Content hosting infrastructures is largely shaped by the cost, network policies as well as local regulations where they are deployed. This paper examines the mobile content hosting infrastructures in China. China has the largest mobile Internet population in a single country, and, perhaps more interestingly, has unique local regulations and network policies. For instance, Internet Content Provider (ICP) licenses are mandatory for the sites that aim at delivering content within mainland China. This regulation prevents popular CDNs (like Akamai) from deploying their replica servers in China [17].

The above factors may lead to great disparity of the content hosting infrastructures in China than the western countries. Unfortunately, we have very limited knowledge of the infrastructures in China, despite some recent studies on that in western countries. Triukose et al. [16] measured Akamai, and examined the performance benefit of using distributed deployment. Pujol et al. [15] on the other hand studied the hosting infrastructure for advertisement trackers of DSL web users. Since DNS maps end users to specific servers [10], using DNS replies can infer what content is hosted in which locations. The web content cartography introduced in [7] was the first step to use DNS replies for this purpose. However, they focused only on a small amount of domains in wireline networks. Xue et al. [17] also use active DNS measurements of a few top domains to study the server selection policies used by CDNs in China.

This paper considers all domains requested by mobile users through cellular networks. We analyzed 55 billion DNS replies collected from all recursive resolvers of a cellular ISP. The large user coverage of the data enables us to have a comprehensive view of the content hosting infrastructure. We borrow the content-related metrics in [7] to characterize the features of the ASes that accounts for majority of the DNS queries. We further propose a clustering algorithm to identify content hosting providers, and examined the features of the major providers. Finally, this paper examines the hosting infrastructure of tracking domains, which are present in mobile webs and more prominently in mobile apps [13]. We have also discussed the implications of our major findings from different aspects. To sum up, we make the following main contributions.

  • Hosting Infrastructure Concentration: We find that cellular content infrastructure is concentrated in a few ISP ASes, rather than CDN ASes. This stems from the fact that content objects of popular domains have been deeply replicated into ISPs. On the contrary, there is a trend that non-popular domains outsource the hosting services to third-party clouds that currently rarely deploy caches into ISP networks.

  • Hosting Provider Identification: We propose a clustering algorithm for identifying hosting providers from passive DNS replies of massive domains. Specifically, we apply spectral clustering on the bipartite graph formed by domains and IP /24 subnets. We show the evidence that major providers slice up their infrastructures to host different kinds of services.

  • Tracker Hosting Infrastructure: We reveal that while the examined ISP account for the largest amount of tracking queries, over 20% of the tracking queries are still mapped to foreign ASes. Besides, we surprisingly observe that as many as 60% of the tracking servers (i.e., servers used to deliver tracking content) and 52 ASes are exclusively used for tracking service.

Task statement. Please carry on the passage about mobile content hosting infrastructure in China, starting right after its last bullet point.

Extracted material.
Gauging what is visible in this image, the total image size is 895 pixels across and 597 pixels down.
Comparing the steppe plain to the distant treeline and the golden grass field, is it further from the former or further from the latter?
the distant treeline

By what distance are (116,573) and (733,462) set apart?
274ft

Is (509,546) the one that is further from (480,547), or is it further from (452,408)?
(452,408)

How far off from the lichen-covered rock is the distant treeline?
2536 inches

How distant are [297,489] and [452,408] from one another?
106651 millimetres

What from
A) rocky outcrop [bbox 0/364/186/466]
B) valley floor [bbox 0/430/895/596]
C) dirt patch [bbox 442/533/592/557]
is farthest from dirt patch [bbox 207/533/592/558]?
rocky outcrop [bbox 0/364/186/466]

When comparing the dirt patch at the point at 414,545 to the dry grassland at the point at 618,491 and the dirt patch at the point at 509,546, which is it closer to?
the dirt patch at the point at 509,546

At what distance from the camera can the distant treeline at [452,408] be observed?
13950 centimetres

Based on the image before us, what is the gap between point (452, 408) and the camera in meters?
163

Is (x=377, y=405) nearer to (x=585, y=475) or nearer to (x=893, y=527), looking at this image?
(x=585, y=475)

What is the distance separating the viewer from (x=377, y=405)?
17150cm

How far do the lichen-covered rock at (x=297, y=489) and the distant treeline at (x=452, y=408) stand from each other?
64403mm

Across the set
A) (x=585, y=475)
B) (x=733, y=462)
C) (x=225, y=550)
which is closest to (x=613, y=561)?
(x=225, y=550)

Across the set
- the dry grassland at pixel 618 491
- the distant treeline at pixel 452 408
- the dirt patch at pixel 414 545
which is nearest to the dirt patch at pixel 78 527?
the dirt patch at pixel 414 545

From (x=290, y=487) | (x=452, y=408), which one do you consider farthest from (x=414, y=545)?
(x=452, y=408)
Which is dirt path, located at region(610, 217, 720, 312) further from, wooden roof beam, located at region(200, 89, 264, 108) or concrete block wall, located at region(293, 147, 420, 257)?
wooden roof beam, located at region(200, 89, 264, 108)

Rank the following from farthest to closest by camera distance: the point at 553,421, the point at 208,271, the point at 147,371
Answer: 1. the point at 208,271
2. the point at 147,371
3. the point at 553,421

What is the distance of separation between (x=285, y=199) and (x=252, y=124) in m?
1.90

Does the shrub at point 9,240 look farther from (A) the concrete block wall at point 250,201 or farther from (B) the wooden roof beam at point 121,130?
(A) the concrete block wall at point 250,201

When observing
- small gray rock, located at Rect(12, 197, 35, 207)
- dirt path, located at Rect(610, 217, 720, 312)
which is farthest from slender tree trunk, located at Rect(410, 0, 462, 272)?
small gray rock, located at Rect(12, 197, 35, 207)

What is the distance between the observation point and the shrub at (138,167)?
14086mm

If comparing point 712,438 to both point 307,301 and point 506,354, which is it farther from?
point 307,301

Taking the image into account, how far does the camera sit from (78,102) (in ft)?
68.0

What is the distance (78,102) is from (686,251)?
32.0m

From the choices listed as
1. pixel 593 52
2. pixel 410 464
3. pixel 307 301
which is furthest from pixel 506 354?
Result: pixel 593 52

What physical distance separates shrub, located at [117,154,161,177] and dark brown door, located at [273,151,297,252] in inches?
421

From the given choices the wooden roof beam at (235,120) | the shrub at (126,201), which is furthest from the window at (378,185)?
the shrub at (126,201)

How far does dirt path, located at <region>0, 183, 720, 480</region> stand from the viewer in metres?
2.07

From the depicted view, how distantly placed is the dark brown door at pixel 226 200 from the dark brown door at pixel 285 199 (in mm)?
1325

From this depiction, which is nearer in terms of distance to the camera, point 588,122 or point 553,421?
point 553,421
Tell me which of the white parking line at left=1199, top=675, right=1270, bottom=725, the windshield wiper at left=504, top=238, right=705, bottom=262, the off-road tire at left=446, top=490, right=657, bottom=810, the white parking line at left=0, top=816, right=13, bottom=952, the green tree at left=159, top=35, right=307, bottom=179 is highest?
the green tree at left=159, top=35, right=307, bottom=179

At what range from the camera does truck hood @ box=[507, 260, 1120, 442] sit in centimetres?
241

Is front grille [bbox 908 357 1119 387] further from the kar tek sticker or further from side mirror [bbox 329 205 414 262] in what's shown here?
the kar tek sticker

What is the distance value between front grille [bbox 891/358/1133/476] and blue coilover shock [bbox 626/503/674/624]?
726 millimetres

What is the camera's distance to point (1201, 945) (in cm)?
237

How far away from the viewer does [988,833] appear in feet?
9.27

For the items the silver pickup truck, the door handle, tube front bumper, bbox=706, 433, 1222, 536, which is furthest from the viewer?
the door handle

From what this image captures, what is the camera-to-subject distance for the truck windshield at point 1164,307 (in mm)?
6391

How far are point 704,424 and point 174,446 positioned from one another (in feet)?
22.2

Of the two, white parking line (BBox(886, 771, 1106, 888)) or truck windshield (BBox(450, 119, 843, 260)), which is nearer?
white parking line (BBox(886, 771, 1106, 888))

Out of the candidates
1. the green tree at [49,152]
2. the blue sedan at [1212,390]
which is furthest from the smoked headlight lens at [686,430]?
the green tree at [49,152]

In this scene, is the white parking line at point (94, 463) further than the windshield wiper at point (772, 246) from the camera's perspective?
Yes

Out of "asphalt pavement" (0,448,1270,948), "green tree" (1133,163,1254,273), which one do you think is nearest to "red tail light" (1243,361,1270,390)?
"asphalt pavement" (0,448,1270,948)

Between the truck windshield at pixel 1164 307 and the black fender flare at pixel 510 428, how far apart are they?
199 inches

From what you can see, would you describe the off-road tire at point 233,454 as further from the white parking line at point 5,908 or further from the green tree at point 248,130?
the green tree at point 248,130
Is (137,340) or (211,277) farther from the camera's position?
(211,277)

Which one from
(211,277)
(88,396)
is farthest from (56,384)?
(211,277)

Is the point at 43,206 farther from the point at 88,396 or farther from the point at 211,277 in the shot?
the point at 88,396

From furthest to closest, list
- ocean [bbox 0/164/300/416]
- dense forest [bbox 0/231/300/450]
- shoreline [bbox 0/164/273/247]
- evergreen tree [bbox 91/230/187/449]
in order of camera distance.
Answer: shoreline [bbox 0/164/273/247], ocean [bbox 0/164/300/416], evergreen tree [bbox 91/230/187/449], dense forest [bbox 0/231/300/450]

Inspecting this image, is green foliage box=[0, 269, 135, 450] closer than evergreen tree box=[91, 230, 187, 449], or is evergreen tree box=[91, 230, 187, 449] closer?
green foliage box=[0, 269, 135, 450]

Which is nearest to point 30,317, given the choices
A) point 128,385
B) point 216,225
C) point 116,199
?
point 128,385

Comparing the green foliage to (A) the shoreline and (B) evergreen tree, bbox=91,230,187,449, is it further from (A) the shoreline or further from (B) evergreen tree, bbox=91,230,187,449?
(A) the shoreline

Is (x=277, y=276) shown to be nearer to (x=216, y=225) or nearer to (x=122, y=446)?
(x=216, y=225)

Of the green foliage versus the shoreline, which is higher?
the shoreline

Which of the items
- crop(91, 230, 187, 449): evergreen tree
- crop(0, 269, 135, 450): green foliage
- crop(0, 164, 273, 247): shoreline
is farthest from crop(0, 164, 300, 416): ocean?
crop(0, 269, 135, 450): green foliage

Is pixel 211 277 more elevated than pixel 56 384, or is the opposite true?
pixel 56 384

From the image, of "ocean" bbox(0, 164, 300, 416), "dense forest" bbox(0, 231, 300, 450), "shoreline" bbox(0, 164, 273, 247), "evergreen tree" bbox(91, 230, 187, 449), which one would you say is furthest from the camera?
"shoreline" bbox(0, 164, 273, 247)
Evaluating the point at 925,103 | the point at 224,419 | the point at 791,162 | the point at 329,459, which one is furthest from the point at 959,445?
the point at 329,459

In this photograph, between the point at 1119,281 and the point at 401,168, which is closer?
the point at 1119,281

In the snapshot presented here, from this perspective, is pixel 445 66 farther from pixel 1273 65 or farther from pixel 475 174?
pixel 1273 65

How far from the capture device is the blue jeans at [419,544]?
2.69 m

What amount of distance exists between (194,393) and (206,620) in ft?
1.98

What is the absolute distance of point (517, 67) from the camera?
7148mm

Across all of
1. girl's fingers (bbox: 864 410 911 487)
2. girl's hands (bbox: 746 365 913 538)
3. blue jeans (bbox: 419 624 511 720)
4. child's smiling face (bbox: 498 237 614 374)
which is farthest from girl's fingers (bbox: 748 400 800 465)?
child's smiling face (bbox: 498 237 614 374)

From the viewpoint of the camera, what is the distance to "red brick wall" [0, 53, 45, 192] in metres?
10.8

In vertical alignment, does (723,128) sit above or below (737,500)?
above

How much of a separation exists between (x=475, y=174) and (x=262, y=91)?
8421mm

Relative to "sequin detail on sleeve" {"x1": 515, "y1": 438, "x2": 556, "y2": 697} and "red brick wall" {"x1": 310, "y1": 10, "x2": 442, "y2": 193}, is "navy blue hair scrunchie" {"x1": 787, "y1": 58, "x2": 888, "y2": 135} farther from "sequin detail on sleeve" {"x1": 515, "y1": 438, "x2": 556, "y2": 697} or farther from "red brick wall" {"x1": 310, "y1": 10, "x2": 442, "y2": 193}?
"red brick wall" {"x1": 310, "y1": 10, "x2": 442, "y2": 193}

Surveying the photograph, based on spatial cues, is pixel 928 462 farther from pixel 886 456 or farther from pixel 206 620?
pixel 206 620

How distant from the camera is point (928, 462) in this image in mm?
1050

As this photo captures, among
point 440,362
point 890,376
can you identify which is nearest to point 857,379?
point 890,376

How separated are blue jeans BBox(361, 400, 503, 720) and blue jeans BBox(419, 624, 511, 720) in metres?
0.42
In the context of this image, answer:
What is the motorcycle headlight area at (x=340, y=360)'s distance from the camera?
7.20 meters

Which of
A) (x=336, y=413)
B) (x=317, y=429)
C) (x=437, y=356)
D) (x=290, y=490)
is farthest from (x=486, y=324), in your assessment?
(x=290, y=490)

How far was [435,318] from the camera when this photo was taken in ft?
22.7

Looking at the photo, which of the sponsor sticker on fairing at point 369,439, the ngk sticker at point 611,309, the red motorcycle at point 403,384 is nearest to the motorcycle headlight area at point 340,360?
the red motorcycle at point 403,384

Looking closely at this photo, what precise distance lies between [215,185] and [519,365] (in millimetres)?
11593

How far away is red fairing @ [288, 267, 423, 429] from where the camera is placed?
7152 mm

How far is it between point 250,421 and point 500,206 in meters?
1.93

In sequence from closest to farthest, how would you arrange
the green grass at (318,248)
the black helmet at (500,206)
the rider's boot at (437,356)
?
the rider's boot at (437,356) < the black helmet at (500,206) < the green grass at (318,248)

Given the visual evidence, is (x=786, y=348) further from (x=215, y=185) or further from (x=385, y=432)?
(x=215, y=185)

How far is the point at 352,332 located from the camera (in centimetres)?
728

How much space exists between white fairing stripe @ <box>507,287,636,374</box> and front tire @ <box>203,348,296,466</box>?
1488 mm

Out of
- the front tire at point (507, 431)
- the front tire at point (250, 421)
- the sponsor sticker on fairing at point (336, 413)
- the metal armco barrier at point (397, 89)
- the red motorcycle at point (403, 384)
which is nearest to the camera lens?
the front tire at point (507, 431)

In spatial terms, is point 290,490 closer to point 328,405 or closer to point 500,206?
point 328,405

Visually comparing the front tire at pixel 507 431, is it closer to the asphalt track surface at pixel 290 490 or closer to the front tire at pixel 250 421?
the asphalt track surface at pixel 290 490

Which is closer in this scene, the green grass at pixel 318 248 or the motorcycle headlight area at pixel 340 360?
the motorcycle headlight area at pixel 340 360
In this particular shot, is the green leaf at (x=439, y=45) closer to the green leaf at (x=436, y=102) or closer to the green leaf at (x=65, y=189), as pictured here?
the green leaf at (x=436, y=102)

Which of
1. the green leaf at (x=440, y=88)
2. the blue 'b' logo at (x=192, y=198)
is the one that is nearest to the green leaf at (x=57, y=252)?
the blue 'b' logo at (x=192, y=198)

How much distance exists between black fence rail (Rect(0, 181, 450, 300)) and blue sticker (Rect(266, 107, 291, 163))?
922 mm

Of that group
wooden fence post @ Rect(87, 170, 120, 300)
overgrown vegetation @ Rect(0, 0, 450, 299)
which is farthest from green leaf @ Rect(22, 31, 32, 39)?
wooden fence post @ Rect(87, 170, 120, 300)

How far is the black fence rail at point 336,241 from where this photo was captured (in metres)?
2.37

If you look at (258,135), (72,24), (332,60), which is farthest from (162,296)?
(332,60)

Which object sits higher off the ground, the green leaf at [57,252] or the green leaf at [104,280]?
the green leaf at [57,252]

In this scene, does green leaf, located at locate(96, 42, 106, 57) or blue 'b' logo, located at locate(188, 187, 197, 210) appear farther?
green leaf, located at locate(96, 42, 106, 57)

Output for this exercise.
2 Data and Metrics

2.1 Data: Passive DNS Replies

We collected our DNS data from the recursive resolvers of a cellular ISP in China. Once connected to the cellular network, mobile terminals will be automatically assigned a recursive resolver that the ISP operates. A recursive resolver receives hostname resolution requests from client hosts, and iteratively interacts with the hierarchical naming system to translate the names to IP addresses. The last step of this iterating process involves contacting the authoritative servers that maintain the mapping of the queried names to addresses. The authoritative servers often map the names to the domain hosting servers that are as proximate as possible to the recursive resolvers, in the hope that the hosting servers are also close to client hosts [10].

The examined ISP keeps a record for each DNS query at its recursive resolvers. A record consists of the recursive resolver’s identifier, the timestamp, the requested domain name, the IP lists in the response, and finally the return code in the response. The records contain no specific information of client hosts for privacy concerns.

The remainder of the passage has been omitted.